Data shown -
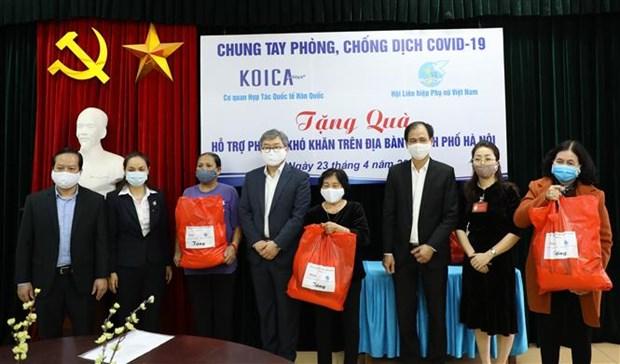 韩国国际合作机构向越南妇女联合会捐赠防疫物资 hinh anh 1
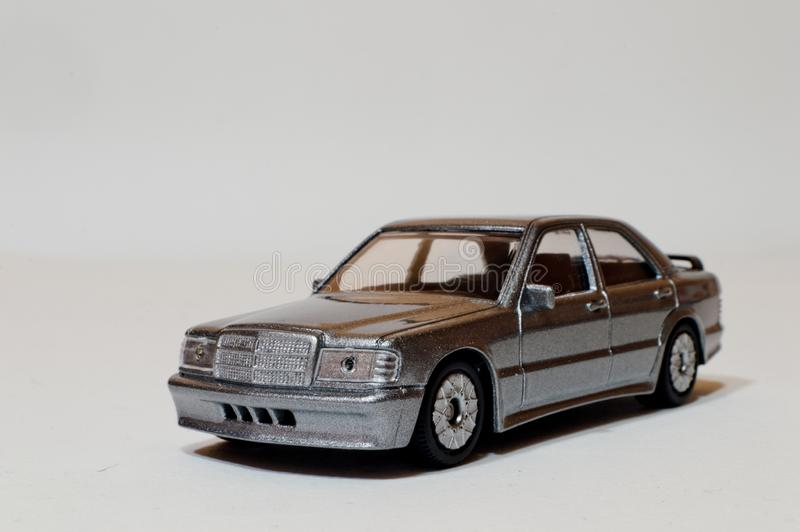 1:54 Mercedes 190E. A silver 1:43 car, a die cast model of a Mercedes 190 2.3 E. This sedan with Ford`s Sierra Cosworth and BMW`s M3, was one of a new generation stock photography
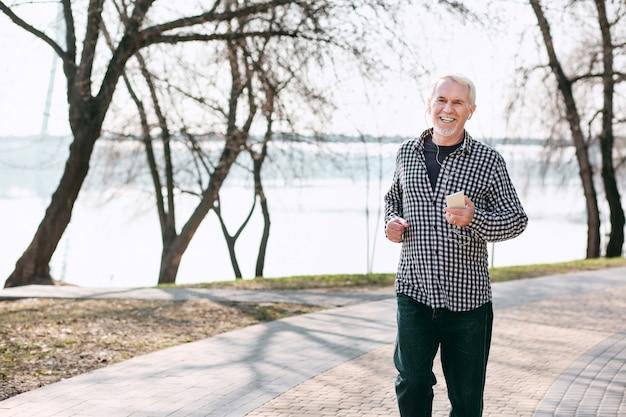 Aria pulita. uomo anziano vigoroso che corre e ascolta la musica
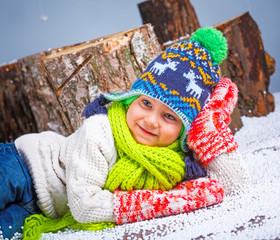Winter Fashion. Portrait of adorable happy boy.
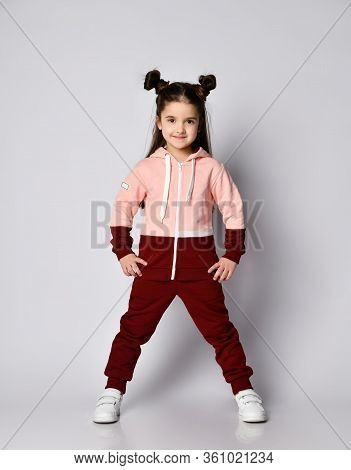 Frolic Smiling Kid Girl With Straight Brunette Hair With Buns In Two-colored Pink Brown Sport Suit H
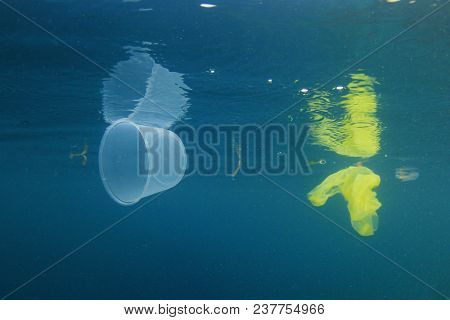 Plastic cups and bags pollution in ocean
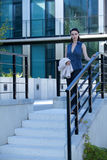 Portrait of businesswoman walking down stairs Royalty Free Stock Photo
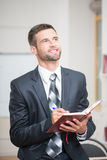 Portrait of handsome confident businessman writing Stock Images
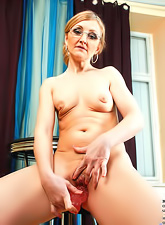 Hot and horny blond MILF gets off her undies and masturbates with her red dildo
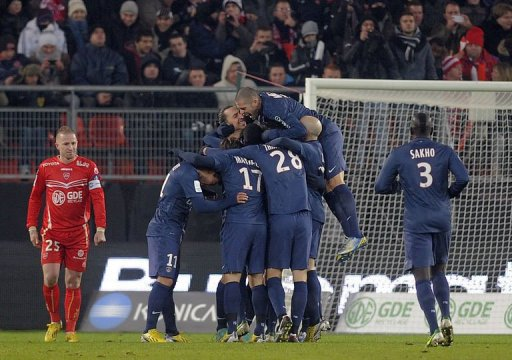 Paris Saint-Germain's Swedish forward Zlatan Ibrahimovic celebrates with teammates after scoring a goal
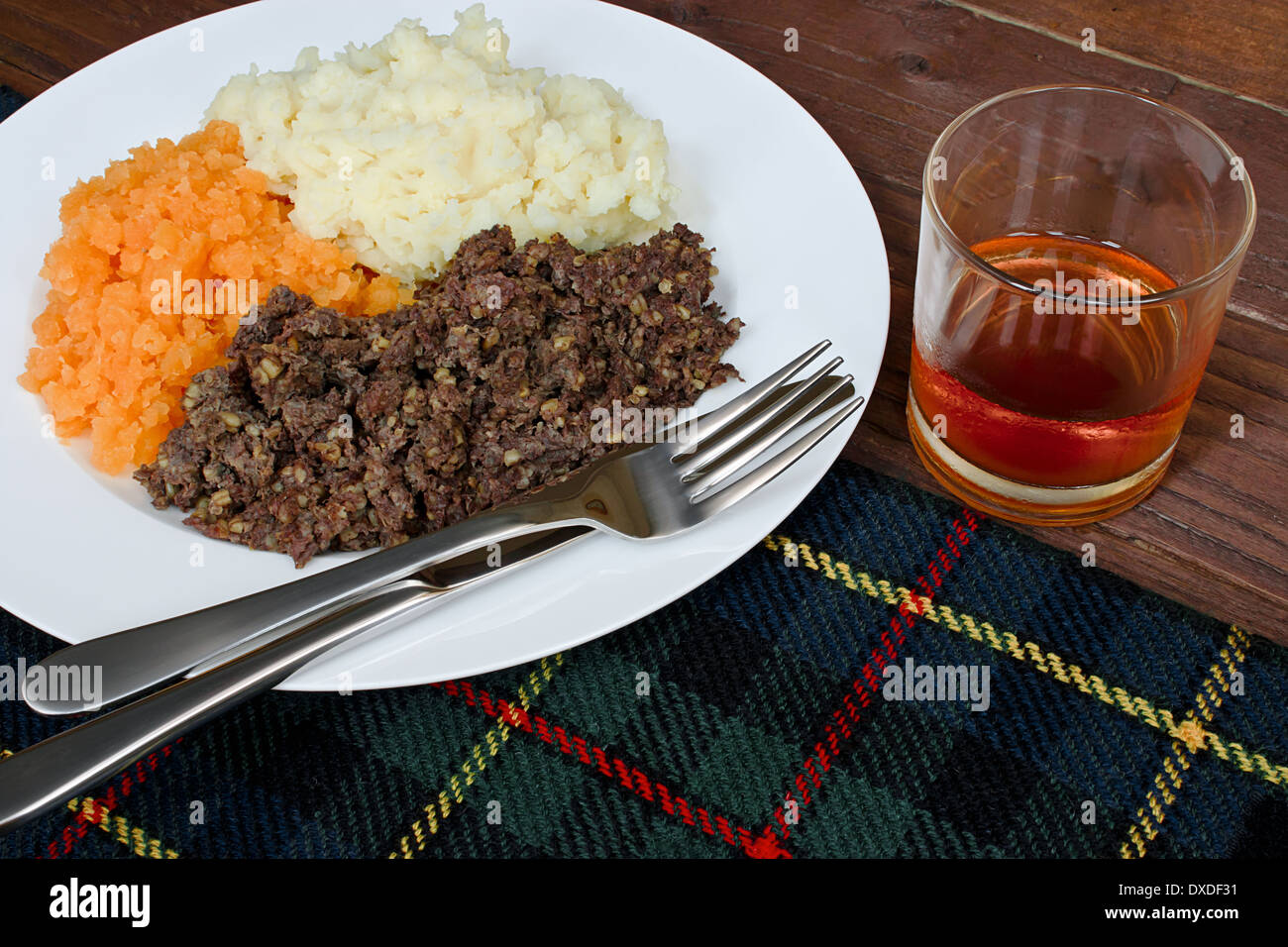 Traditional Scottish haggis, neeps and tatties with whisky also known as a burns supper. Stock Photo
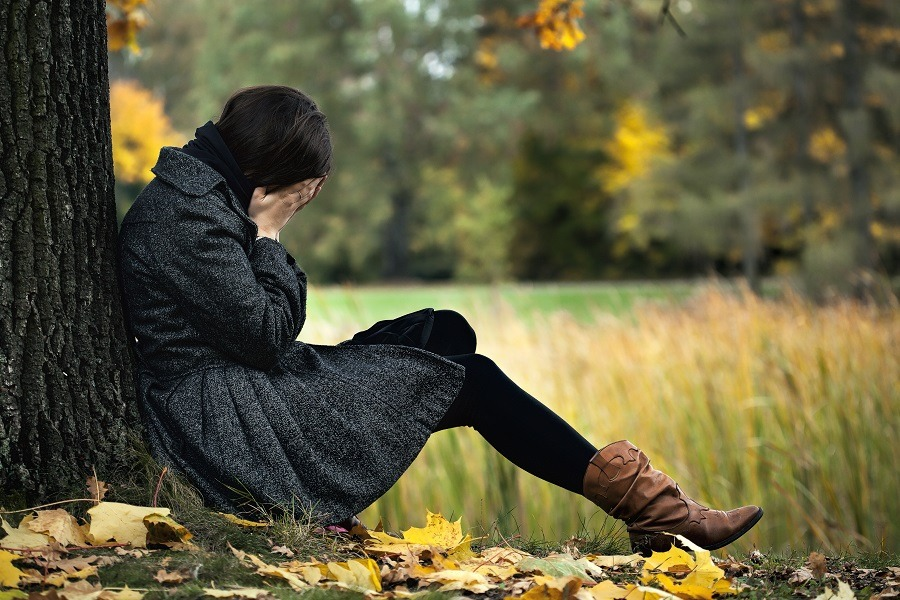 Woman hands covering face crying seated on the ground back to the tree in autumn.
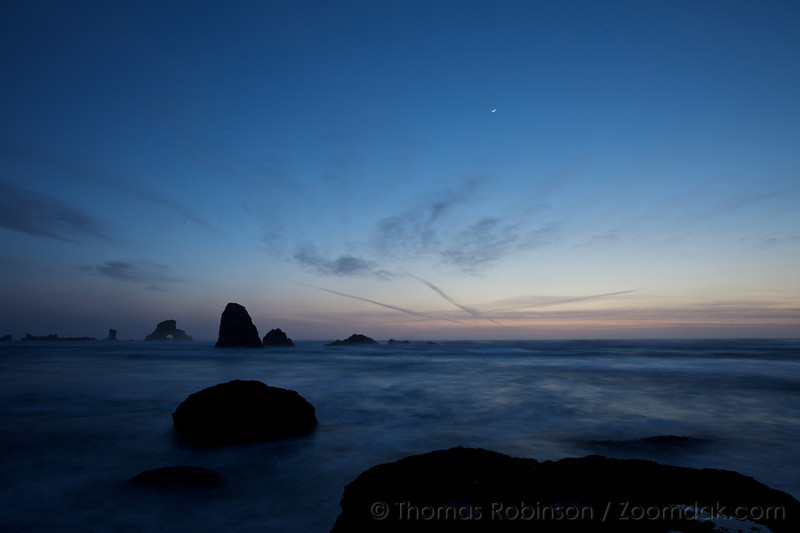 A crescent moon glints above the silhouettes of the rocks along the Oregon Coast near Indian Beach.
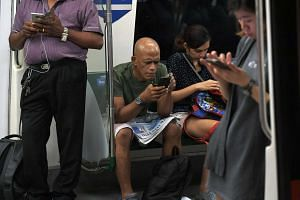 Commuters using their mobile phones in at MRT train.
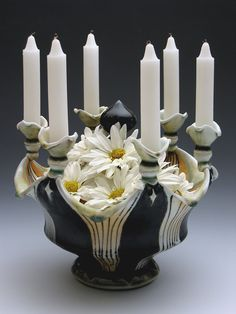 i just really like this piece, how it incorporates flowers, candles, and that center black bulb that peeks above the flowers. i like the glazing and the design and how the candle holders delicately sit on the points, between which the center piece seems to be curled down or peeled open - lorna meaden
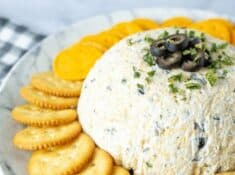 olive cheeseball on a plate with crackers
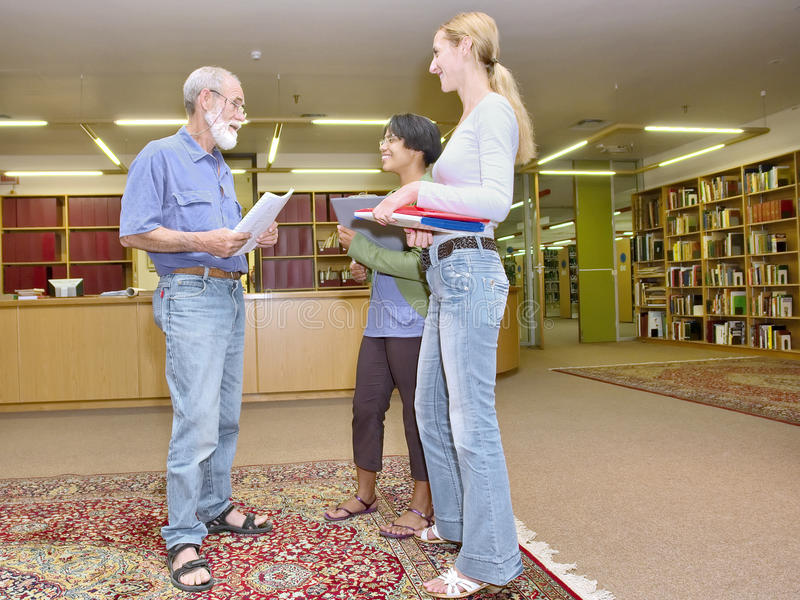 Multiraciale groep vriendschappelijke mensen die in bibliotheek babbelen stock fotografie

Task objective - Nothing but the records themselves, exact and complete, should be returned; leave the pictures out.

Expected answer -
 韩国国际合作机构向越南妇女联合会捐赠防疫物资 hinh anh 1
 1:54 Mercedes 190E. A silver 1:43 car, a die cast model of a Mercedes 190 2.3 E. This sedan with Ford`s Sierra Cosworth and BMW`s M3, was one of a new generation stock photography
 Aria pulita. uomo anziano vigoroso che corre e ascolta la musica
Winter Fashion. Portrait of adorable happy boy.
 Frolic Smiling Kid Girl With Straight Brunette Hair With Buns In Two-colored Pink Brown Sport Suit H
 Plastic cups and bags pollution in ocean
 Portrait of businesswoman walking down stairs Royalty Free Stock Photo
 Portrait of handsome confident businessman writing Stock Images
 Hot and horny blond MILF gets off her undies and masturbates with her red dildo
 Paris Saint-Germain's Swedish forward Zlatan Ibrahimovic celebrates with teammates after scoring a goal
 Traditional Scottish haggis, neeps and tatties with whisky also known as a burns supper. Stock Photo
 Woman hands covering face crying seated on the ground back to the tree in autumn.
 A crescent moon glints above the silhouettes of the rocks along the Oregon Coast near Indian Beach.
 Commuters using their mobile phones in at MRT train.
 i just really like this piece, how it incorporates flowers, candles, and that center black bulb that peeks above the flowers. i like the glazing and the design and how the candle holders delicately sit on the points, between which the center piece seems to be curled down or peeled open - lorna meaden
 olive cheeseball on a plate with crackers
 Multiraciale groep vriendschappelijke mensen die in bibliotheek babbelen stock fotografie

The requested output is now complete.